The Department for Transport has issued invitations to tender for the West Coast Partnership franchise.

UK: The Department for Transport issued invitations to tender for the West Coast Partnership franchise on March 27. The contract will cover the operation of InterCity West Coast services from September 15 2019 until 2031, and the planning of the initial service on High Speed 2 in partnership with project promoter HS2 Ltd.

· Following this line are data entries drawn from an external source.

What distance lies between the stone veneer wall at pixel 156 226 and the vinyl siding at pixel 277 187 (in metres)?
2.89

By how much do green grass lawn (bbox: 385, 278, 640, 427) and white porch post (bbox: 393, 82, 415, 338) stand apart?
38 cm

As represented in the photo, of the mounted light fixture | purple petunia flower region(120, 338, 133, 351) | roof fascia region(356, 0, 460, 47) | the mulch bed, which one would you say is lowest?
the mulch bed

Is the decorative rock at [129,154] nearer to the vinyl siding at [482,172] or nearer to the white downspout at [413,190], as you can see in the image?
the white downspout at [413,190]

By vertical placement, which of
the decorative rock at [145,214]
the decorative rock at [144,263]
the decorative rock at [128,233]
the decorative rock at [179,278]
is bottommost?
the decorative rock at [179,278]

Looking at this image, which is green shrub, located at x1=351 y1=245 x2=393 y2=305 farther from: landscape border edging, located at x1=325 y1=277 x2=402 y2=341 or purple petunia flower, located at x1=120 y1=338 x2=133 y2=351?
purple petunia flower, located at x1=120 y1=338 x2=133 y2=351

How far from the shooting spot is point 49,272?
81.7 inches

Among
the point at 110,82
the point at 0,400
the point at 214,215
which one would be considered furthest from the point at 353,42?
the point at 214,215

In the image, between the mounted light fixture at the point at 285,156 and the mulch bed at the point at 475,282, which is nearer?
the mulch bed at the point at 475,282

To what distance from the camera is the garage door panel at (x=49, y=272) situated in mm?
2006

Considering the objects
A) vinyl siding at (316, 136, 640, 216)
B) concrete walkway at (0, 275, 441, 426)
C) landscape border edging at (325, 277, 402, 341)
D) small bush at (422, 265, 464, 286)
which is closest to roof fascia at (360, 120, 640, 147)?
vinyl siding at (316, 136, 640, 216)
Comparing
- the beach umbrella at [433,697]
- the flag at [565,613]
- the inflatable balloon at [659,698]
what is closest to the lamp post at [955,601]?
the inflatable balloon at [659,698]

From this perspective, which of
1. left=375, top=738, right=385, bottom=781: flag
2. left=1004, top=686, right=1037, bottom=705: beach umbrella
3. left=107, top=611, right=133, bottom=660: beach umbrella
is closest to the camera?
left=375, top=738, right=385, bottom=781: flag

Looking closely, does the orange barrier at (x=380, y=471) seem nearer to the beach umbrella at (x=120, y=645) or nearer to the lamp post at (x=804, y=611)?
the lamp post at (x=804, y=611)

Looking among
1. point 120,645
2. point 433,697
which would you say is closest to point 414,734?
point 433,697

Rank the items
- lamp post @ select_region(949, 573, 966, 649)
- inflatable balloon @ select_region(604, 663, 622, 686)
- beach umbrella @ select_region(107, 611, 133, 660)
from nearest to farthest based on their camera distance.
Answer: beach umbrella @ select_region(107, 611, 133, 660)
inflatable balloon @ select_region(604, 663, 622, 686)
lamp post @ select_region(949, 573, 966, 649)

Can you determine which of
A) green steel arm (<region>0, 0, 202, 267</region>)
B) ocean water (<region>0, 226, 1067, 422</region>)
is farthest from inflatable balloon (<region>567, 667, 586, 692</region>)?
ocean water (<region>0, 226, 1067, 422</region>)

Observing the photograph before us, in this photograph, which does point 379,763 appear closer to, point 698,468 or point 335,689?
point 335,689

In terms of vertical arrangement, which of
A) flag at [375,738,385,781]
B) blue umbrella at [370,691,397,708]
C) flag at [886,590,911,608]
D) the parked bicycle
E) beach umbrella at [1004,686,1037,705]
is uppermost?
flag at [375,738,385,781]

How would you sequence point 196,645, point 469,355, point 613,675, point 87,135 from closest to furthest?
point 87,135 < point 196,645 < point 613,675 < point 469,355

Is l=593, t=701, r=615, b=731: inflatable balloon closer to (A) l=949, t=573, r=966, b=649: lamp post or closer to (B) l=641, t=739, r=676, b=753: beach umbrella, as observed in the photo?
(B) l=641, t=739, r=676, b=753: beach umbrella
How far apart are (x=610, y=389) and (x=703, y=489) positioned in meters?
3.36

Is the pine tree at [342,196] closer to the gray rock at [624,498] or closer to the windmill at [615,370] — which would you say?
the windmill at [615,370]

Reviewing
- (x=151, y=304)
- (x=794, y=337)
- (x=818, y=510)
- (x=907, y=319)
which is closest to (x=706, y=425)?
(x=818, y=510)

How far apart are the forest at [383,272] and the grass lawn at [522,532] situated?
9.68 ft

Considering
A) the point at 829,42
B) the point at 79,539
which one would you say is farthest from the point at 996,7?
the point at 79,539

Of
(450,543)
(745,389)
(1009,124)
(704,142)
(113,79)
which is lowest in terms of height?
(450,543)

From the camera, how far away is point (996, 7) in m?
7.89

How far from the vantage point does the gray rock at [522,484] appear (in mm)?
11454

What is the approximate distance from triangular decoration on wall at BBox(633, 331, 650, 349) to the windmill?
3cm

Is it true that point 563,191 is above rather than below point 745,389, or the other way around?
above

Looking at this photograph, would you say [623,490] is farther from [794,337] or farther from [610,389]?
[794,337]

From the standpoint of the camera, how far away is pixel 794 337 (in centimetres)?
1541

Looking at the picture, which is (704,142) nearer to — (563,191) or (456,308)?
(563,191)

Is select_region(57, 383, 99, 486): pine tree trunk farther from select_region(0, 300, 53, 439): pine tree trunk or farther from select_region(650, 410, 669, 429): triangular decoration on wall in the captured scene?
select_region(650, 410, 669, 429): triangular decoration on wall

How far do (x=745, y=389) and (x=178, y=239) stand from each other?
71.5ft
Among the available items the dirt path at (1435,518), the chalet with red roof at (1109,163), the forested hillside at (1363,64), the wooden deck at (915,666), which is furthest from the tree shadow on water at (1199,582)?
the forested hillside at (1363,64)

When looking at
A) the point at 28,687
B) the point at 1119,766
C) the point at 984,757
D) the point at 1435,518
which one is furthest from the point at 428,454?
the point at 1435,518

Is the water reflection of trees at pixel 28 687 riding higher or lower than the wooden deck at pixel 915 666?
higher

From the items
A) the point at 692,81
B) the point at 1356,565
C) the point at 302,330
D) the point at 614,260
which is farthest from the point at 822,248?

If it ‘performs strongly’, the WCP contractor would operate high speed services on behalf of HS2 Ltd for a limited period after the new line opens 2026, with the West Coast Main Line services then being refocused on intermediate stations.

DfT requires bidders to have experience of operating dedicated high speed services over purpose-built infrastructure, and the shortlisted bidders announced on June 22 2017 are First Trenitalia West Coast Rail (70% FirstGroup, 30% Trenitalia), MTR West Coast Partnership (MTR Corp and Guangshen Railway Co) and West Coast Partnership Ltd (50% Stagecoach, 30% Virgin Holdings, 20% SNCF). Bids are due to be submitted by July 13.

Transport Secretary Chris Grayling told the House of Commons that the WCP contract would include restrictions on branding and the transfer of intellectual property as well as collaboration requirements with HS2 Ltd, designed to ‘harness the innovative thinking of the private sector’ while ensuing ‘no bidder will be able to create something that only they could run in the future’.

He said that while final decisions on the long-term operational details of HS2 were ‘years away’, options could include vertical integration ‘akin to some Japanese high speed lines, and in line with the government strategy of bringing together track and train’. He said HS2 ‘could also be structured as a public-private partnership and there will also be other options that we should explore’.

While the ‘exact shape and end-state of the organisation does not need to be decided now’, Grayling said he wanted HS2 ‘to become a strong, British organisation, potentially capable of not just building but also operating a successful railway here. It should also become a strong international champion for the UK, in the way, for example, that the organisation that runs Manchester Airport has.’